Les réalisateurs du documentaire, Pascal Hennequin et Sandra Blondel, racontent leurs parcours respectifs
"Avant de commencer à réaliser des films, j'ai travaillé pendant 5 ans dans l'organisation et les systèmes d'information. En tant qu'ingénieur j'ai travaillé notamment à la mise en place d'un nouveau système d'information reliant les usines aux directions commerciales d'une grande marque française … J'ai été au coeur du système capitaliste. Et puis au début des années 2000, j'ai rencontré Sandra qui finissait des études de lettres à Paris III et qui avait commencé à faire des documentaires avec des copains de fac. Je faisais déjà de la photo de mon côté depuis 10 ans et nous avons décidé de monter un premier projet de film sur le commerce équitable et j'ai quitté mon job pour partir pendant neuf mois tourner dans des coopératives de Madagascar, du Sri Lanka et du Pérou. À notre retour, nous avons monté une association de production Fokus 21 pour continuer dans cette voie", confie Hennequin.
"Au départ, nous étions plus intéressés par la question de la réappropriation citoyenne de l'économie (les circuits-courts, les monnaies locales. etc.) Quand nous avons commencé le tournage d'Irrintzina nous connaissions très mal la question de l'urgence climatique et de l'effondrement écologique que nous sommes en train de vivre. " Ce qui nous intéressait au départ, c'était les modes d'organisation et la stratégie de Bizi! l'organisation basque à l'origine du mouvement Alternatiba. Notre premier "oh my god point" comme dit Pablo Servigne que l'on cite dans le film, nous l'avons eu en janvier 2015 en entendant Jon Palais parler pour la première fois de la “fin de l'Holocène”." Edgar Morin parle très justement d'"aveuglement paradigmatique". C'est ce que nous avons vécu. Nous vivons isolés, hyper spécialisés dans des champs très spécifiques et avons du mal à construire une vision globale. Le problème est systémique. Il faut donc changer de système. C'est le message du mouvement Alternatiba", explique Blondel.
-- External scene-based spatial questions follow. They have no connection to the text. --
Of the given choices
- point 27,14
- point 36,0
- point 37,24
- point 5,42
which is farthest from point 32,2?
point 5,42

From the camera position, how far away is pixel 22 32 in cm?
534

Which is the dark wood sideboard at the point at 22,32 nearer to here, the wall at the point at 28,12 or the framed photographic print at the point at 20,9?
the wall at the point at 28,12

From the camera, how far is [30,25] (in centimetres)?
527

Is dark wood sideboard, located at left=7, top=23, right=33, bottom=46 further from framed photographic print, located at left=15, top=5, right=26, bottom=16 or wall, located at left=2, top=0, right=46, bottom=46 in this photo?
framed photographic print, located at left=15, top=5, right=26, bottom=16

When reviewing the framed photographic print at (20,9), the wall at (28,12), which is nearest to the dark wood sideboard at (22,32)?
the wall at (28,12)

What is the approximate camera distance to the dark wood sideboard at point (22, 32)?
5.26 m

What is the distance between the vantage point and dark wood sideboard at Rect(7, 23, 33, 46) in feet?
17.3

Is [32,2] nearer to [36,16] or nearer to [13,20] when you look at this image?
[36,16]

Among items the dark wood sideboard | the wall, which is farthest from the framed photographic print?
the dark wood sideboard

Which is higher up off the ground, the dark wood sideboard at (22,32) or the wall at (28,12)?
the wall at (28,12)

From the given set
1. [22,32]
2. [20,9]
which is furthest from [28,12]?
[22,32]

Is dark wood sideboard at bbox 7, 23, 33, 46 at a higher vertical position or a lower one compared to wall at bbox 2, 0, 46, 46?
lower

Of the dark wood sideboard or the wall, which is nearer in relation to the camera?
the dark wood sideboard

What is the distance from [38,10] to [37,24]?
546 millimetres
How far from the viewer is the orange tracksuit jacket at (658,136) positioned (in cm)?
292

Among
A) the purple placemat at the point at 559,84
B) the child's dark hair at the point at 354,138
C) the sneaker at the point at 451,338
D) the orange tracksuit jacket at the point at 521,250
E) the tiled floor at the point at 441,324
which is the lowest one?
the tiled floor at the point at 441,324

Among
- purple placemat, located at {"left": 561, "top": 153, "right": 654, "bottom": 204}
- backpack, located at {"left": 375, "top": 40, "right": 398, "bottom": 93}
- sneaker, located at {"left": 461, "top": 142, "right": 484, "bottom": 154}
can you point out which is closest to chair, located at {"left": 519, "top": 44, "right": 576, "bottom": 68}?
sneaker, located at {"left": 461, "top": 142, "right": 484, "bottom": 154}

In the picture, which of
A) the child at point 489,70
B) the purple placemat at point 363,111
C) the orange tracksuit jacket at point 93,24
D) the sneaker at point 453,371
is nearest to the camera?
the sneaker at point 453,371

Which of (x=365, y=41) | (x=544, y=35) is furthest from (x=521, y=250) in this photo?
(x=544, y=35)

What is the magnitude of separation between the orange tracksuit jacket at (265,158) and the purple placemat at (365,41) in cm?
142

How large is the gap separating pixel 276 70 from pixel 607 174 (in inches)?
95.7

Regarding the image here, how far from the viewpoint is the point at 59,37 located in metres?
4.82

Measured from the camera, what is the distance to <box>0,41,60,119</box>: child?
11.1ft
Le réalisateur Pascal Hennequin revient sur la genèse du projet Irrintzina :
"Fokus 21 fait partie de la Fédération de l'Audiovisuel Participatif qui organise tous les ans un séminaire pour ses adhérents. En 2014, c'est la télé locale Kanaldude qui organisait le séminaire au Pays Basque. Ils avaient invité Bizi ! pour nous présenter les mobilisations prévues à l'occasion de la COP21. Bizi ! était à ce moment là en pleine campagne pour faire sortir la Société générale du financement du projet de mine de charbon en Australie Alpha Coal et nous a conviés à filmer une de leurs actions : des (faux) kangourous envahissaient devant nos objectifs une agence de la Société Générale à Bayonne et menaçaient de revenir déverser 1 tonne de charbon si la banque ne se retirait pas du projet. Un mois après, ils déversaient ce charbon devant l'entrée de la banque... Ce qui a fini de nous convaincre de raconter cette histoire de personnes déterminées, créatives et non violentes !"
Le cinéaste Pascal Hennequin explique la manière dont il a travaillé avec sa co-réalisatrice, Sandra Blondel :
"Sandra a fait une partie du son et le montage et moi l'image et le son. Nous avons aussi travaillé la production du film car nous sommes une toute petite structure où la polyvalence est nécessaire. Notre équipe a fait appel parfois en deuxième ou troisième équipe de tournage à une vingtaine de techniciens issus de médias dits "Pas Pareils", alternatifs, citoyens, ... bref, plutôt libres mais disposant comme nous de peu de moyens. Nous avons aussi récupéré des rushs d'autres vidéastes pour certaines séquences d'actions. Grâce à un financement participatif de 1 258 géniaux et généreux contributeurs, nous avons levé environ 50 000 euros et avons pu payer plusieurs techniciens (monteur, mixeur, étalonneur) pour finaliser le montage et faire la post-production. Pour ce dernier film, nous avons travaillé une nouvelle fois avec le compositeur Romain Desjonquères qui signe là sa troisième collaboration avec nous."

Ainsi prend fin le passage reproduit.